To refute Roberts’s claims of poor food safety and quality, Azzopardi said in an email interview that “in 2014, the International Association for Food Protection (IAFP) selected Sodexo as that year’s recipient of the prestigious Black Pearl Award. The award recognizes a company for its outstanding commitment to, and achievement in, corporate excellence in food safety and quality.”

Regarding Roberts’s horse meat in the UK claim, which did happen, Azzopardi stated in the email interview that a similar situation could not transpire in the United States.

“Sodexo operations in the U.S. do not source beef products from Europe; moreover, all of our raw and frozen ground beef products are sourced domestically,” Azzopardi said. “Further, rigorous United States Department of Agriculture (USDA) guidelines and inspection procedures do not allow for horse meat to be imported or processed for human consumption, and the USDA is on record calling potential impact of the horse meat issue on the U.S. marketplace ‘remote.’ Additionally, Sodexo has requested and received confirmation from our meat suppliers in the U.S. that they do not distribute meat products from European countries.”

Although getting better food is the focus of his petition, Roberts also believes that improvements can be made in the University’s dining services to utilize more local resources.

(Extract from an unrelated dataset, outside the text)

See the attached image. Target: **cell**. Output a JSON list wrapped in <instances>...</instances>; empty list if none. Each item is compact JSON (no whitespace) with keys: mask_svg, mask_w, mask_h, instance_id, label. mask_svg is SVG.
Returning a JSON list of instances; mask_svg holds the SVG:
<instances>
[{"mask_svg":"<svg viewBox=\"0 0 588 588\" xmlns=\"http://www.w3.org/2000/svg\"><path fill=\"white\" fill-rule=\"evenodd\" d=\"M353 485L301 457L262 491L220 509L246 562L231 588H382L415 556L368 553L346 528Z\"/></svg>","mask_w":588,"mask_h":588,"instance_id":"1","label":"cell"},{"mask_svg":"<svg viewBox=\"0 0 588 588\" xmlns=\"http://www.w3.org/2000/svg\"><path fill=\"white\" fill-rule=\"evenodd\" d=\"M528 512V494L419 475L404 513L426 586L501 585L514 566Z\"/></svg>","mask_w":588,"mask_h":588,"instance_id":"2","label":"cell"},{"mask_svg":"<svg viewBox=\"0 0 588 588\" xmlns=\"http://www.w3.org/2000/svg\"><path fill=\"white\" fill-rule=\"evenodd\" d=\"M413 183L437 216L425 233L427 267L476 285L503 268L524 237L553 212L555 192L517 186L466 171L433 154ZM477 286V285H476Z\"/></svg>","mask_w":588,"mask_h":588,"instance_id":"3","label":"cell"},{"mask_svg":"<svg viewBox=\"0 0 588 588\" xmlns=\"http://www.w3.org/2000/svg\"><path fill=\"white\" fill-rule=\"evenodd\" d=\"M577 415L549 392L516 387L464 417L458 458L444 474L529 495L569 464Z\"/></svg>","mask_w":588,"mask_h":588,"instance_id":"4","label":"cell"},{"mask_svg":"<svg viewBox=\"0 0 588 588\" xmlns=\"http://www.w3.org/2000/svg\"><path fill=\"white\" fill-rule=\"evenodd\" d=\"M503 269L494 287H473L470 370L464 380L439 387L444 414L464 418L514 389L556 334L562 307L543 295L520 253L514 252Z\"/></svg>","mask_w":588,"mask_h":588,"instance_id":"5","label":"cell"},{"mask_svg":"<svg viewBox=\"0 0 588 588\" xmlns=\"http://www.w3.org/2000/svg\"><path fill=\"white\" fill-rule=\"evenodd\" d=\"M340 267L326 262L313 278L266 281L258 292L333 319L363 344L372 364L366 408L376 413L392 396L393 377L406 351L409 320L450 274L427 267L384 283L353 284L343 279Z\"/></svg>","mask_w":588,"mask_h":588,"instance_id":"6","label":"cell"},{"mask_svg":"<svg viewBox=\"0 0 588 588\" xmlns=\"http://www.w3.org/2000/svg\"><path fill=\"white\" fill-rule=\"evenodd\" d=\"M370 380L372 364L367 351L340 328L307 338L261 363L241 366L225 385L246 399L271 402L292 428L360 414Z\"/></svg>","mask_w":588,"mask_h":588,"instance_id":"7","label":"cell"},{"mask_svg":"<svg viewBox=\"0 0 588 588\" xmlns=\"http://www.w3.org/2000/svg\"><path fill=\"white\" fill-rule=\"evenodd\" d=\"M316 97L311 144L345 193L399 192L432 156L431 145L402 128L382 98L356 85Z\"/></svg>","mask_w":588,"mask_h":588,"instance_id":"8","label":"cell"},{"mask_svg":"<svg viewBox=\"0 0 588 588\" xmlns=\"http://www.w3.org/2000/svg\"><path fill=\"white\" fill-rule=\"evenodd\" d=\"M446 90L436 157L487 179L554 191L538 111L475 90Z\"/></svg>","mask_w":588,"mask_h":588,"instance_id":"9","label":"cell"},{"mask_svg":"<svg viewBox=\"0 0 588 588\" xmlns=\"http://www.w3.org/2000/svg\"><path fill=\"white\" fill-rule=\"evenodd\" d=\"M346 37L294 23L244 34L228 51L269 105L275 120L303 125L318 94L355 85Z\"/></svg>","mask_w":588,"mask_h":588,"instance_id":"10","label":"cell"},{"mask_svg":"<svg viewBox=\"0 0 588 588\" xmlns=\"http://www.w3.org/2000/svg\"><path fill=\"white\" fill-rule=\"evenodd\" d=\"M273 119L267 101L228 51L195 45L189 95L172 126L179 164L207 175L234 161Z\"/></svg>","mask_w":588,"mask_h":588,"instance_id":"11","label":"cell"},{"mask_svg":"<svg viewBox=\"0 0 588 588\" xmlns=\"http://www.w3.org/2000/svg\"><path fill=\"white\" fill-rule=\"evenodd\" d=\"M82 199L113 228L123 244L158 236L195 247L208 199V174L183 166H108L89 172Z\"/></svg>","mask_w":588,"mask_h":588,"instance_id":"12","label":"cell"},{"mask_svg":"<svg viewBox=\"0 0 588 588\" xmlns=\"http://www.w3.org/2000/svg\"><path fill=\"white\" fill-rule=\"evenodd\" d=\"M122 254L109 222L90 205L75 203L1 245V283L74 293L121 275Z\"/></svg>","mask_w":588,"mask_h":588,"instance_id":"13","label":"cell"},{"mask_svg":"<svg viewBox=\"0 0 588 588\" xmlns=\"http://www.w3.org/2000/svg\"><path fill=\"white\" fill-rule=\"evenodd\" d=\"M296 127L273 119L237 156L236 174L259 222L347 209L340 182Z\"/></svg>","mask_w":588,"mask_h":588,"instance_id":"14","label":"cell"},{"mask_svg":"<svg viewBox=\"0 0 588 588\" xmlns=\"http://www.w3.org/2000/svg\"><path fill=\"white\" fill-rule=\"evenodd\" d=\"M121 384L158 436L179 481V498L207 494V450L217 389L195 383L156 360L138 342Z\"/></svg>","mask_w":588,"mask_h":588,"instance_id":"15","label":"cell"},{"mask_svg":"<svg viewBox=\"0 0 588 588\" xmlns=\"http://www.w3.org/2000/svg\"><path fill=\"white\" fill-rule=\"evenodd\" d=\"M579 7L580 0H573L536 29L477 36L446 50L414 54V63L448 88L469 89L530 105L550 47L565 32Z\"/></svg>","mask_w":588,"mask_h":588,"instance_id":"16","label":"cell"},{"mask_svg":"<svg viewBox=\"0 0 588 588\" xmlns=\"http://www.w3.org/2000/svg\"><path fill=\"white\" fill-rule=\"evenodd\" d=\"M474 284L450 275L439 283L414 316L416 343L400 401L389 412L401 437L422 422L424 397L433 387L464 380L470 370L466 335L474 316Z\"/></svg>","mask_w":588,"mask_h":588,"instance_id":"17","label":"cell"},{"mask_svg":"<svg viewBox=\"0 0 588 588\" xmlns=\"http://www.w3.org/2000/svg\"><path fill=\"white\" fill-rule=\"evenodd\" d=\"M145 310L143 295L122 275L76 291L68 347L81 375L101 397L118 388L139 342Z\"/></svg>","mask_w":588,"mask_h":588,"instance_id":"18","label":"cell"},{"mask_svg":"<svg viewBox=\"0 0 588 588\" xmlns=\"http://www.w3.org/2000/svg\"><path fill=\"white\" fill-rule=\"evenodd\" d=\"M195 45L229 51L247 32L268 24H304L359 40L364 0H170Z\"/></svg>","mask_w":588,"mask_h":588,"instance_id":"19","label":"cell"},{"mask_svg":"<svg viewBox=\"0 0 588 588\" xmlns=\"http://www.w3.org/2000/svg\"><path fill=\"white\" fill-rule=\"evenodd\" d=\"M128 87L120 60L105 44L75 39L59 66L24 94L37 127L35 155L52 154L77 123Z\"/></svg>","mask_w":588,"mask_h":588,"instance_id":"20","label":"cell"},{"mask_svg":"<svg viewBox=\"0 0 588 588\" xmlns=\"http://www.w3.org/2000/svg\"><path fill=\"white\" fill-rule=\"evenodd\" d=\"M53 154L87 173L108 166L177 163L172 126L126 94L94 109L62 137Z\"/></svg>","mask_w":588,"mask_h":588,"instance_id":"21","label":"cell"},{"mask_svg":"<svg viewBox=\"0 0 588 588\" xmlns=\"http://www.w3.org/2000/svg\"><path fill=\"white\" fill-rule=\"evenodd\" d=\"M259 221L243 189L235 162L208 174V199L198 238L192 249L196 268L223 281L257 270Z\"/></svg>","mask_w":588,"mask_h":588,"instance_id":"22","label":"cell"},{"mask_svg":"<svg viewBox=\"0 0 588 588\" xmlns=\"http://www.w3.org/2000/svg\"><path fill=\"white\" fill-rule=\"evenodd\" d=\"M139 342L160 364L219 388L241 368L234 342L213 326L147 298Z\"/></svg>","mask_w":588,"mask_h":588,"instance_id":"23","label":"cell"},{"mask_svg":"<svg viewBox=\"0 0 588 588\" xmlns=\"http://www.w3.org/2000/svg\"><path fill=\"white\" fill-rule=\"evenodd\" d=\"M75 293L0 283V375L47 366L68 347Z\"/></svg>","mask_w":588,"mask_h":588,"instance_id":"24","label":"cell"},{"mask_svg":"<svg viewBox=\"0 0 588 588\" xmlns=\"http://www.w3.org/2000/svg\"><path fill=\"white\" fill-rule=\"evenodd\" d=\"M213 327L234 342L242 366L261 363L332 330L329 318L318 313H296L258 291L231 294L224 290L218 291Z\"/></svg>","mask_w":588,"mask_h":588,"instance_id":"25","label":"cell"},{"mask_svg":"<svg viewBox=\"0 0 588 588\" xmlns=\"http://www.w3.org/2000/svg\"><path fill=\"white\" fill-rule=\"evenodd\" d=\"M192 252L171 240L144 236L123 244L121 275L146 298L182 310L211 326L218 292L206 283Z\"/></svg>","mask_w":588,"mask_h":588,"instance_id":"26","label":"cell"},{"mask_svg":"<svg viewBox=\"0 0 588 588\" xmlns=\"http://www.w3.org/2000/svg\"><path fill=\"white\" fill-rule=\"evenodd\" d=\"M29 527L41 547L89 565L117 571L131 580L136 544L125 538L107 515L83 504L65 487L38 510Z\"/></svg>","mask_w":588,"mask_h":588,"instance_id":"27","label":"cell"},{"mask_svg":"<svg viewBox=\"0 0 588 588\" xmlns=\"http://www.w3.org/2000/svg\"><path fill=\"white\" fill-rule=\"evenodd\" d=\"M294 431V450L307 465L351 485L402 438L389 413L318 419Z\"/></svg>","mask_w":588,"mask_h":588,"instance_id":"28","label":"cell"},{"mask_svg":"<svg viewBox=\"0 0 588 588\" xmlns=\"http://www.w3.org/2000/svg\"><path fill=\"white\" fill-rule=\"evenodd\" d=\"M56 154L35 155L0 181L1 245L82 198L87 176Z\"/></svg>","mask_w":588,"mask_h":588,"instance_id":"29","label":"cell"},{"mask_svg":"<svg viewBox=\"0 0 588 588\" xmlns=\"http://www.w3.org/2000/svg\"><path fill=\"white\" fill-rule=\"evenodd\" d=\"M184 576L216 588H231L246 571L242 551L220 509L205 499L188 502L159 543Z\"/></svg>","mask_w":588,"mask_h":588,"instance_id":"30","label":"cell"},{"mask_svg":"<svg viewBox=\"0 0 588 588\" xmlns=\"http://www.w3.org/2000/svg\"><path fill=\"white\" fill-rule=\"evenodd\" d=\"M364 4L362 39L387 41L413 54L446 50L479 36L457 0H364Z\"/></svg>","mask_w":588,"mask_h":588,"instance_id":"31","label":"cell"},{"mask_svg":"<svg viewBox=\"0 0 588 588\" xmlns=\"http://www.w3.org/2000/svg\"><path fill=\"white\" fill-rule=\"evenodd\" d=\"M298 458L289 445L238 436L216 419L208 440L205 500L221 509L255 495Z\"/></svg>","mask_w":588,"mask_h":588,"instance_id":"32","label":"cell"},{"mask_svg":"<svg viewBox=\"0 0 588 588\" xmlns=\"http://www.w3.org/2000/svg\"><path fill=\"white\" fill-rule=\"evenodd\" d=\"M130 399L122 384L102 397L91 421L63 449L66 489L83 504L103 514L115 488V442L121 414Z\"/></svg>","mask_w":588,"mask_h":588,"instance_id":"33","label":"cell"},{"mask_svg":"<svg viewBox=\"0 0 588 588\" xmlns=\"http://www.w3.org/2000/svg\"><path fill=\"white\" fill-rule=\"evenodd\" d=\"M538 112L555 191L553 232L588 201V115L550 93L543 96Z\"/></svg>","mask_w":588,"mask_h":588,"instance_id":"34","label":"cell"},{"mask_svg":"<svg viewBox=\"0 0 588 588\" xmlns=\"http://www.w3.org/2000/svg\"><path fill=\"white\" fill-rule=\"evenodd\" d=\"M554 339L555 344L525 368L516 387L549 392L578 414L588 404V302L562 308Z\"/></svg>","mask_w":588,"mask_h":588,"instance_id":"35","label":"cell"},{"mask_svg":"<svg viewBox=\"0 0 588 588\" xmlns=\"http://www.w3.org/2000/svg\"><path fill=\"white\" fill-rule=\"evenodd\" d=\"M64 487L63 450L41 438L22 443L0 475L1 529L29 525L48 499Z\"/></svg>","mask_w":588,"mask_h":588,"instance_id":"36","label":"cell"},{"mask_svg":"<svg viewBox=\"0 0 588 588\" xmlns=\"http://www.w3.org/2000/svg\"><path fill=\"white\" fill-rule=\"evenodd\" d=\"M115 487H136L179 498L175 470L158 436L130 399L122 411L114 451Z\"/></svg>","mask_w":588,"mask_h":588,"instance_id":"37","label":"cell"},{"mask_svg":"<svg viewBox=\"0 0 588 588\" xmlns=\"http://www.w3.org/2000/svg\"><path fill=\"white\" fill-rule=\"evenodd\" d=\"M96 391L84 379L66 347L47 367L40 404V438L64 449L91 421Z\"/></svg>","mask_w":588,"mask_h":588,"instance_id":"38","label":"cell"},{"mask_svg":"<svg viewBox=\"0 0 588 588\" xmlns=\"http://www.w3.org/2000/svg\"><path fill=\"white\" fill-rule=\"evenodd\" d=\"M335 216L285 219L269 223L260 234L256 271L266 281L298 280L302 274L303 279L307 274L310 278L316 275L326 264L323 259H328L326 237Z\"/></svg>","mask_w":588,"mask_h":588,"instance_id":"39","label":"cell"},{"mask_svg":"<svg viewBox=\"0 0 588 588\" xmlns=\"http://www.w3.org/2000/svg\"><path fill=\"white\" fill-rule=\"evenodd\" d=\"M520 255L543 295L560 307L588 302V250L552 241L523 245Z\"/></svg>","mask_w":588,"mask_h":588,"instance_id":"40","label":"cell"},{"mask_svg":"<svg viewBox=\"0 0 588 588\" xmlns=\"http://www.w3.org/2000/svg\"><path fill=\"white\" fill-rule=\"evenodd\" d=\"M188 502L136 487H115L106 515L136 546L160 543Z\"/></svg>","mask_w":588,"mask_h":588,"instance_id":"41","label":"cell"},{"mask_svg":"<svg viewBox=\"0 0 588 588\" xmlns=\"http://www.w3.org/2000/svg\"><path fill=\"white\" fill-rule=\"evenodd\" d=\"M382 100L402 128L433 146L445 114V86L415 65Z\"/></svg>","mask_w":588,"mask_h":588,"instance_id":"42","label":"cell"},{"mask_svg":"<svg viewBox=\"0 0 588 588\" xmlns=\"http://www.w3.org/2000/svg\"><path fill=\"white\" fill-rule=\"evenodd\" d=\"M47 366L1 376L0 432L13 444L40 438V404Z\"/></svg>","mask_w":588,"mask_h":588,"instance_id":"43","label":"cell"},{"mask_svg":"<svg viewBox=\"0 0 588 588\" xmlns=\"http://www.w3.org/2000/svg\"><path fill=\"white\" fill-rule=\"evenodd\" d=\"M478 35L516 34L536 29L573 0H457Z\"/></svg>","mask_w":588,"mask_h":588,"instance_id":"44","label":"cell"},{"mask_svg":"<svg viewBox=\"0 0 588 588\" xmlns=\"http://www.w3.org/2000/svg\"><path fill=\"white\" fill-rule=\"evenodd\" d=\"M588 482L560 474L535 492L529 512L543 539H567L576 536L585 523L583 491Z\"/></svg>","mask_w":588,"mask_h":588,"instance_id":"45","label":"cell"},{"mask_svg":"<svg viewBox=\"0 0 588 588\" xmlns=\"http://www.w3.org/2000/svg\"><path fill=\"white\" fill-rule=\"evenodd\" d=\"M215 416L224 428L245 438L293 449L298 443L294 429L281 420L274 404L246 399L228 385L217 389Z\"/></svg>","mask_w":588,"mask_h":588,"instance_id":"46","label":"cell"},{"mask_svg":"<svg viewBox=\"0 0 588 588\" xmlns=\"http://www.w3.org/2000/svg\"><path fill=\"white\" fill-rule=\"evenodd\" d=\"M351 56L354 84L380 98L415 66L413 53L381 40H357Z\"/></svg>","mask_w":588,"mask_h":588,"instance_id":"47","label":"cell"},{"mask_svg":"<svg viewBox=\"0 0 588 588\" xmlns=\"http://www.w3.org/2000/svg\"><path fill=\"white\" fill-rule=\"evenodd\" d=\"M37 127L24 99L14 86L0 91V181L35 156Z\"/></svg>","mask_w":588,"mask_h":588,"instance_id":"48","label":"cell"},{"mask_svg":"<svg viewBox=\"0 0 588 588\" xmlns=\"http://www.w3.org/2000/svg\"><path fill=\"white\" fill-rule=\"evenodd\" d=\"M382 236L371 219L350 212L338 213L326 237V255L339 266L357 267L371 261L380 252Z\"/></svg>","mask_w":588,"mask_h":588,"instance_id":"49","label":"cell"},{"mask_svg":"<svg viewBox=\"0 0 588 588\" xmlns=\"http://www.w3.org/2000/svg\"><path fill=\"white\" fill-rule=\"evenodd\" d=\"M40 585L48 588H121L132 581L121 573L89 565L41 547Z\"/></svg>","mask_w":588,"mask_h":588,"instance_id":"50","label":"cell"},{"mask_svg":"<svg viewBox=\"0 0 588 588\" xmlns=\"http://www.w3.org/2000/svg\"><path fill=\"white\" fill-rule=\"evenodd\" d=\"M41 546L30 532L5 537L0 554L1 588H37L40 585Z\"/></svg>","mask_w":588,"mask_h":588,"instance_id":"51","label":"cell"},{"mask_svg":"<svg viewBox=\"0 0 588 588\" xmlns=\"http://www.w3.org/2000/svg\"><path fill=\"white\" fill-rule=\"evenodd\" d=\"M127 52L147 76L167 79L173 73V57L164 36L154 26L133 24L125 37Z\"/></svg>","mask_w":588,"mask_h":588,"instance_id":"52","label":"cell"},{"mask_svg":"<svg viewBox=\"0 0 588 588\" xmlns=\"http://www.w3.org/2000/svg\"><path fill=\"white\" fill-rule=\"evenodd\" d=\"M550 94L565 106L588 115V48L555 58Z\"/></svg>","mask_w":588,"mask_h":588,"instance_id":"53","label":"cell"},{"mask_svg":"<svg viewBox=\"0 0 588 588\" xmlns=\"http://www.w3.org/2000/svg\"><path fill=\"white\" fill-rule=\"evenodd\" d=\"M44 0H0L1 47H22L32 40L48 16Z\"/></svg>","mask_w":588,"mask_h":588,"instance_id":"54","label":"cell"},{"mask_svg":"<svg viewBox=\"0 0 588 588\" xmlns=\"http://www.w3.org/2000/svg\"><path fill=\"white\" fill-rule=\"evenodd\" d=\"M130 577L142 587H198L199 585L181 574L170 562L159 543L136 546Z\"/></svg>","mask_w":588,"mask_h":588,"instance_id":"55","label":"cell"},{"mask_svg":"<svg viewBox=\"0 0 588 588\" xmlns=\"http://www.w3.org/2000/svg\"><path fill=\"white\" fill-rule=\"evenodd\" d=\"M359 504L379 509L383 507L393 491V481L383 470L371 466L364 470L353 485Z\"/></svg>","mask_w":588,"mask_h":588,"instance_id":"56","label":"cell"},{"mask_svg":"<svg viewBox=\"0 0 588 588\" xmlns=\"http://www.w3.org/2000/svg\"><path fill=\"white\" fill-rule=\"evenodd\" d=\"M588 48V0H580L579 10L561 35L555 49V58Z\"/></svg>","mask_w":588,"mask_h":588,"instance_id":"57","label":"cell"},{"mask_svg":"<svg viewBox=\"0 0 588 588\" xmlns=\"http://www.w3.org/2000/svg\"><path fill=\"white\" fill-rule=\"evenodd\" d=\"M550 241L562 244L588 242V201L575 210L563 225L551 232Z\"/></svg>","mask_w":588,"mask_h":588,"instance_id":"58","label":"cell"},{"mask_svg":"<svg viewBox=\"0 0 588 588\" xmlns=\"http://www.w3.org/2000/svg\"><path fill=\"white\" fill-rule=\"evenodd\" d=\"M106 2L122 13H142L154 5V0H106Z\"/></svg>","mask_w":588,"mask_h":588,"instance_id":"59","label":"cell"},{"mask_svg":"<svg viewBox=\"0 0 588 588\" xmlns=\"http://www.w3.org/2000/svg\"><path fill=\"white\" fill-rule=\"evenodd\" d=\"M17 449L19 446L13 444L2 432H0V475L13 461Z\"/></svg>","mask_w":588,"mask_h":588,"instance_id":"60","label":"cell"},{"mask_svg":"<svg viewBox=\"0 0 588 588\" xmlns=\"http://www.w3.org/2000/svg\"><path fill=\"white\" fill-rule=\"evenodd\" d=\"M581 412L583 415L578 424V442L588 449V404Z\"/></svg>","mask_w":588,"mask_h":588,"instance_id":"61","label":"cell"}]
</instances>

“The changes I would definitely like to see are healthier food, but especially using local resources,”  Roberts said. “I suggested Simon’s Deli could have a restaurant on campus.  I don’t know how economically feasible that would be, but a school in California has switched to getting most of their food from local farms, and it’s only a negligible increase in cost because it saves a lot of the transportation costs.”

This program in California that Roberts refers to is the California Farm to School Network, which utilizes local farms to supply food for schools’ dining services.  

“There would be better health of the food, and it would be better for the environment and for the local community,” Roberts said.  “So I really think using something like that, using the resources we have here.”

“I don’t know if we can use an exact copy of that,” Roberts continued, “but it’s a good kind of idea to have.  And especially to help the Bronx because there’s a lot of resources in the Bronx that could be used instead.  The biggest thing is that profits aren’t going to the local area, and they really should be, instead of to a big multinational company in the private food service sector.”